> TEXTE CHOISI
* * * * * * * * *

Synode : protéger la Création, «maison commune» des futures générations
Isabella Piro – Cité du Vatican
L’Église doit faire figure de héraut dans le domaine de l’écologie, car il faut en faire plus pour laisser intacte la «maison commune» aux jeunes générations : telle est la réflexion qui a servi de point de départ à l’assemblée synodale ce 17 octobre. Le rêve de nombreux jeunes est celui d’une Église prophétique dans la sphère de l’écologie et de l’économie, a laissé entendre un auditeur : le cri de la terre et celui des pauvres ne peuvent être ignorés. Le non-respect de l’environnement génère en effet de nouvelles pauvretés, d’où l’appel à réformer les systèmes économiques par le contrôle attentif de la consommation, des investissements, des informations financières. Ce que les communautés chrétiennes, les instituts de vie consacrée, les associations et les mouvements ecclésiaux administrent ne constitue pas leur propriété, ont affirmé les évêques : c’est au service des plus pauvres. Les Pères synodaux ont par ailleurs rappelé que l’accaparement des terres de la part des multinationales a des conséquences catastrophiques sur les écosystèmes locaux, contraignant les populations à migrer.

* * * * * * * * *

> DONNÉES
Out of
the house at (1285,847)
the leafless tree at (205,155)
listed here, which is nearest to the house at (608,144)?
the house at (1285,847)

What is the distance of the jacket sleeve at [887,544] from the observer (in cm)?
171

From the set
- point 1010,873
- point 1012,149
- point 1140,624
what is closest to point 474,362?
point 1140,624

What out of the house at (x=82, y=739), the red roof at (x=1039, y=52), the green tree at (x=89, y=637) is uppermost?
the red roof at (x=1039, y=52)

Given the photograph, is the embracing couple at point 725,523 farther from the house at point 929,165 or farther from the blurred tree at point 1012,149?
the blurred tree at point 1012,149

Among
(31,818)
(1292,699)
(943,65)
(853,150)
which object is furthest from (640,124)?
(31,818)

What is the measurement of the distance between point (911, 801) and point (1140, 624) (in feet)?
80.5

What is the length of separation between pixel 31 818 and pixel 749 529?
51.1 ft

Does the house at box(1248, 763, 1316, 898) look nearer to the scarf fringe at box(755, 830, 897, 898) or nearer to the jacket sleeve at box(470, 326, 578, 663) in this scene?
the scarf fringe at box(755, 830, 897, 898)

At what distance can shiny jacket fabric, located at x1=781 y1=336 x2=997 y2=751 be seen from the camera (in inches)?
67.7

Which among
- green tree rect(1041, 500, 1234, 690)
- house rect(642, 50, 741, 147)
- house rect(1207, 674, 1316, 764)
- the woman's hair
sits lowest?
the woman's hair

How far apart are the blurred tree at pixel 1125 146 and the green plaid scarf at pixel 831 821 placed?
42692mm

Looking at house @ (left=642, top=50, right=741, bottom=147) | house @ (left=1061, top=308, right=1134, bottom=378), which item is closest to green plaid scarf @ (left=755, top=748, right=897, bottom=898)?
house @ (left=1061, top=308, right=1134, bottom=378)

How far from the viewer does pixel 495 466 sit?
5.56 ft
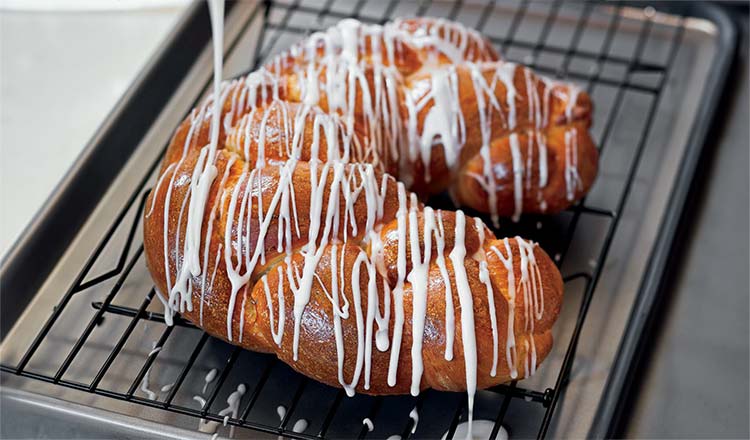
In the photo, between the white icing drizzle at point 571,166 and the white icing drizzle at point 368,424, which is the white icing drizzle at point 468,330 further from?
the white icing drizzle at point 571,166

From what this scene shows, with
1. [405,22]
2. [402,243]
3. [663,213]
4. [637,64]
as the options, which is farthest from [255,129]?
[637,64]

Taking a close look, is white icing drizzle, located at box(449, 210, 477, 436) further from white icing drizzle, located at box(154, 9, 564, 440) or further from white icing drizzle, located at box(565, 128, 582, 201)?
white icing drizzle, located at box(565, 128, 582, 201)

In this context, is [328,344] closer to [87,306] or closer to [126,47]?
[87,306]

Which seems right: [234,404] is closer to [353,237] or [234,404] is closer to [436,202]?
[353,237]

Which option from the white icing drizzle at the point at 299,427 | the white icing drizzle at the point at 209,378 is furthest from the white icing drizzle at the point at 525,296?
the white icing drizzle at the point at 209,378

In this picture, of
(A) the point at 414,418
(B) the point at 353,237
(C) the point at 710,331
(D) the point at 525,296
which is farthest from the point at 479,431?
(C) the point at 710,331

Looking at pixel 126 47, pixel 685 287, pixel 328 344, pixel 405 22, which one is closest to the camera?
pixel 328 344
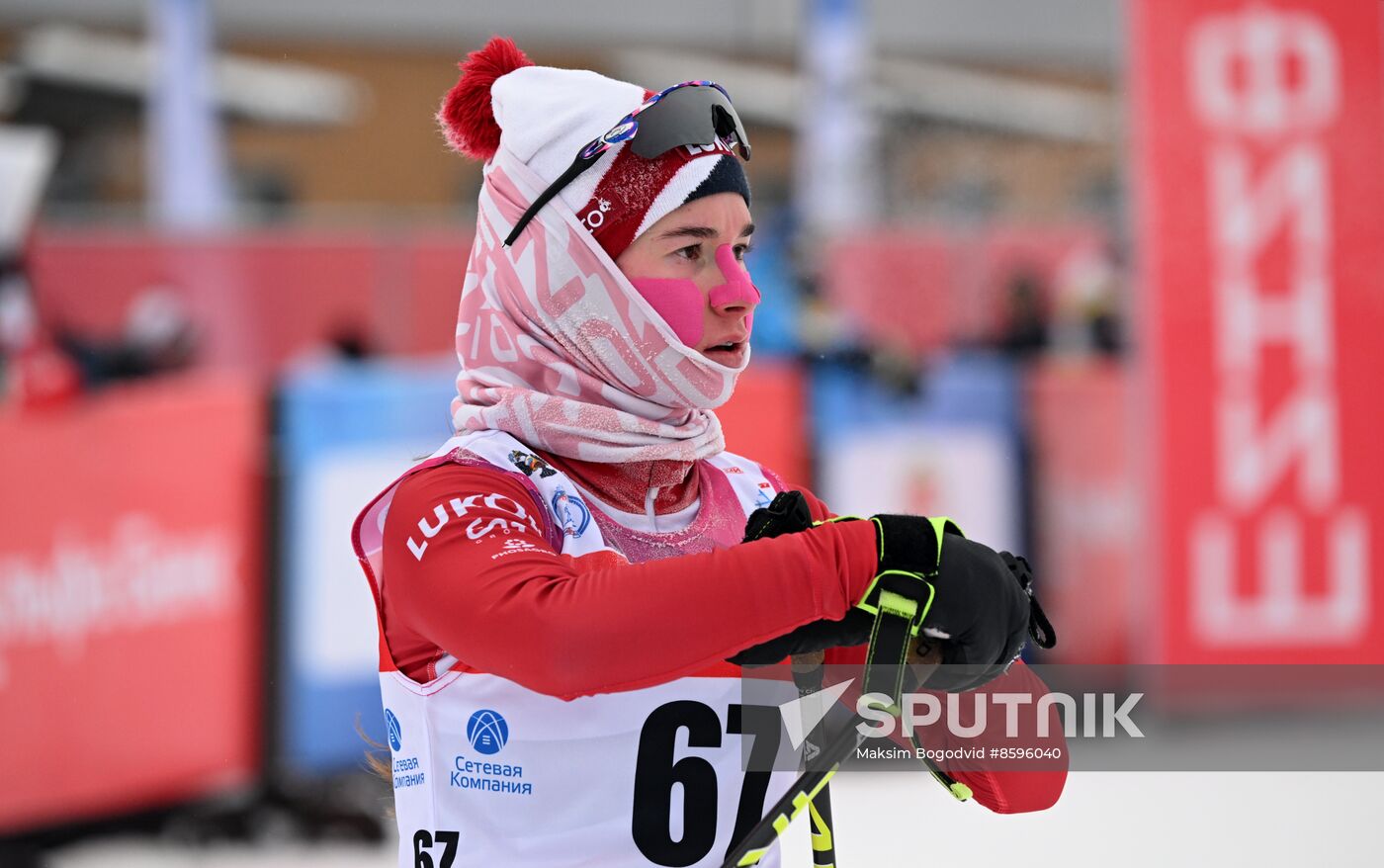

* * * * * * * * *

> CONSIGNE 1
Selon l'article sur le synode et l'écologie, quel jour la réflexion sur la «maison commune» a-t-elle servi de point de départ à l'assemblée synodale ?
> CONSIGNE 2
Dans l'article sur le synode et l'écologie, relevez tous les acteurs ecclésiaux dont les évêques affirment que ce qu'ils administrent ne constitue pas leur propriété.
> CONSIGNE 3
Rédigez la suite de l'article sur le synode et l'écologie, à partir de sa dernière phrase.
Les données proviennent d'une autre source que le texte.

> RÉSULTAT DE L'EXERCICE 1
Le 17 octobre.

> RÉSULTAT DE L'EXERCICE 2
- les communautés chrétiennes
- les instituts de vie consacrée
- les associations
- les mouvements ecclésiaux

> RÉSULTAT DE L'EXERCICE 3
Le travail comme espace de respiration pour la créativité des jeunes
L’analyse du thème du travail était lui aussi au cœur des débats. Aujourd’hui, a-t-on affirmé en Salle du Synode, le travail est surtout considéré comme une source de revenu. Mais une telle approche, purement économique, semble réductrice, parce qu’elle prive le travail de sa dimension humaine et en altère sa créativité. En revanche, les jeunes rêvent d’une occupation qui correspondent à leurs attitudes, car c’est seulement de cette manière qu’ils pourront se réaliser. D’où ce rappel de l’importance des enseignements de la Doctrine Sociale de l’Église.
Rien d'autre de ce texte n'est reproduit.